Yaman Törüner

Yaman Törüner

yaman.toruner@milliyet.com.tr

Tüm Yazıları
Haberin Devamı

Altan Öymen’in en son kitabı “... VE İHTİLAL”, 1955 yılı 6-7 Eylül olaylarından 1960 yılının 27 Mayıs’ına kadarki 5 yılı anlatıyor. Başbakanımız Tayyip Erdoğan yaklaşık 1 yıl önce gençliğe hitap ederken, yakın tarihimizi çok iyi bilmeleri gerektiğini söylemişti. Yakın tarihimizin en önemli siyasi gelişmeleri 1955’le 1961 yılına kadar olan dönemde oldu. Öymen, o tarihlerde genç bir gazeteci-yazardı. Kitap, işte o döneme belgeler, gazete küpürleri ve meclis tutanaklarıyla ışık tutuyor. Öymen’in bu kitabını hem o dönemi yaşayanlar, hem de gençler mutlaka okumalı.

Tarih hep tekerrür etmez
Mayıs - haziran aylarında yaşadığımız “Gezi Olayları” sırasında Tayyip Bey, bu olayların bir ihtilal çağrısı olduğunu söylemişti. Gezi Olayları karşısında alınan kararlar, bir çok yönüyle 1960 öncesi yapılan gösterilerde alınan yanlış kararları akla getiriyordu.
Örneğin, 1960’da olduğu gibi, Gezi Olayları’nın yeterince medyada yer almaması, gereksiz dedikodular çıkmasına ve gerçeklerin abartılmasına neden oldu. Gezi olaylarında polisin aşırı şiddet kullanması da, 1960 yılı başındaki olaylar karşısında alınan şiddet kullanma kararı gibi, yanlış bir karardı.

Menderes de haklıydı
Menderes’in bir çok konuda haklı olduğunu düşünüyorum.
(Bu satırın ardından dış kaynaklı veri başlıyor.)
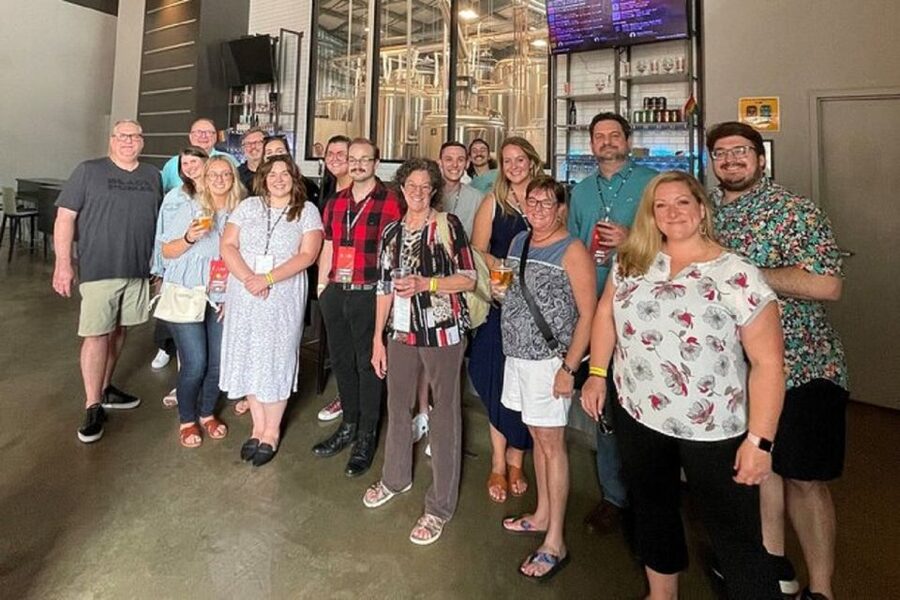 Memphis: 3 Local Breweries Bus Tour with Tastings - Practical timing and planning advice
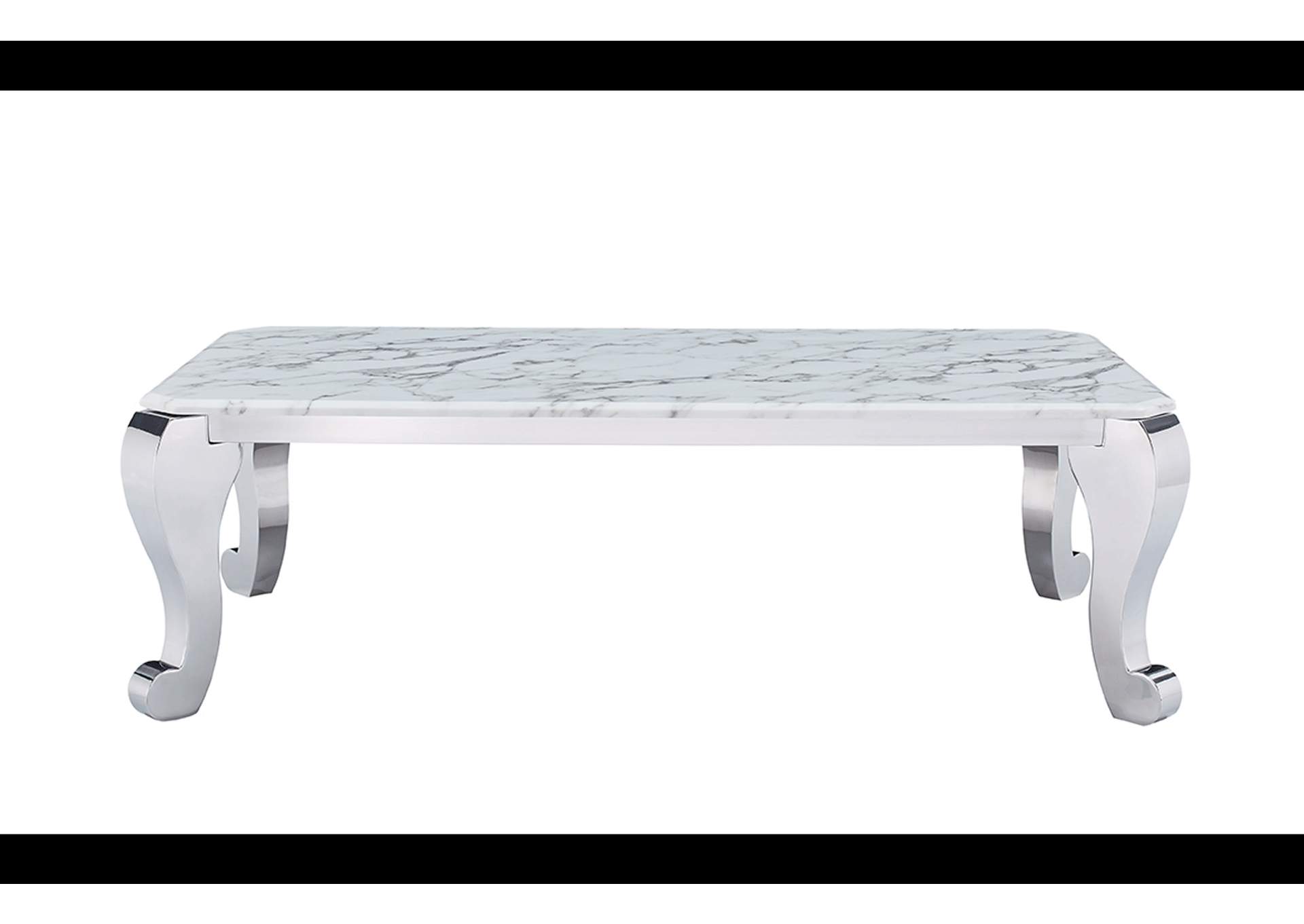 Cf 110 Coffee Marble Table,ESF Wholesale Furniture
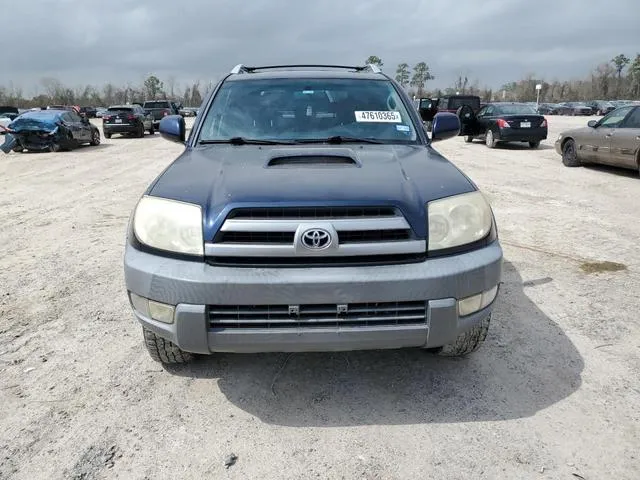 JTEBU14R738004821 2003 2003 Toyota 4runner- SR5 5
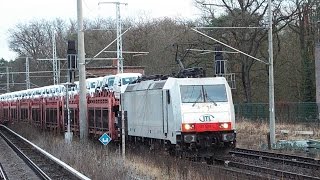 Rahnsdorf Bahnhof [upl. by Arahsit]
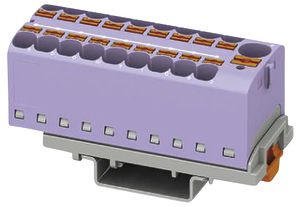 Bloc de distribution PX PTFIX 10/18X4-NS35 VT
Ama, Tayyip Bey nerede duracağını bilirken; o bilememişti. İstanbul Hilton’daki NATO toplantısı sırasında, yabancı dışişleri bakanları karşısında yapılan gösterilerin ertesi gün basında yer almamış olması, Menderes hükümetinin dış ülkeler nezdinde güvenini kaybetmesine yol açtı.
Yine, NATO üyesi bir ülke iken (daha sonra iptal edilmiş olsa bile) Rusya’nın ziyaret edilmek istenmesi, ABD’nin tamamen hükümetin karşısına geçmesine neden oldu. Menderes hükümetinin yaptığı diğer büyük bir yanlış, öğrenciler üzerine askerin sürülmesiydi. Siyasal Bilgiler Fakültesi’ne gelen askerin yerde oturan öğrencileri dağıtmak yerine, onlarla kucaklaşması, askerin ihtilal kararı almasında rol oynadı.

Kamplaşma
Demokrat Parti iktidarı da vatandaşları kamplara ayırmıştı. Kendi tarafında olanlara “Vatan Cephesi taraftarları” diyordu. İçişleri Bakanlığı’nın tebliğlerinde, “şüpheli gördüğünüz kişileri haber verin” telkini vardı. İktidar milletvekilleri yaptıkları konuşmalarda, gösteri yapan talebelere “serseriler” ve “çapulcular” diyordu. Genelkurmay Başkanı Endelhun Paşa’nın karşı olmasına rağmen, hükümet sıkı yönetim ilan etti.
Tahkikat Encümeni, dergi ve gazetelerin binalarına girip, arama yapıyor ve genel yayın yönetmelerini tutukluyordu. Bir-iki tane kalmış olan muhalefet gazete ve dergileri de kapatılıyordu. Türkiye’de ciddi bir basın özgürlüğü sorunu oluşmuştu. Menderes bu sorunu gideremediği sürece iktidarda kalamayacağını anlayamamıştı. Polis gücüyle muhalefet milletvekillerinin Meclis’ten çıkarılması ve Muhalefet liderinin Meclis’e girmesinin yasaklanması, bardağı taşıran son damla oldu.
Babam, “zulüm ve acelenin akla zarar işler” olduğunu söylerdi.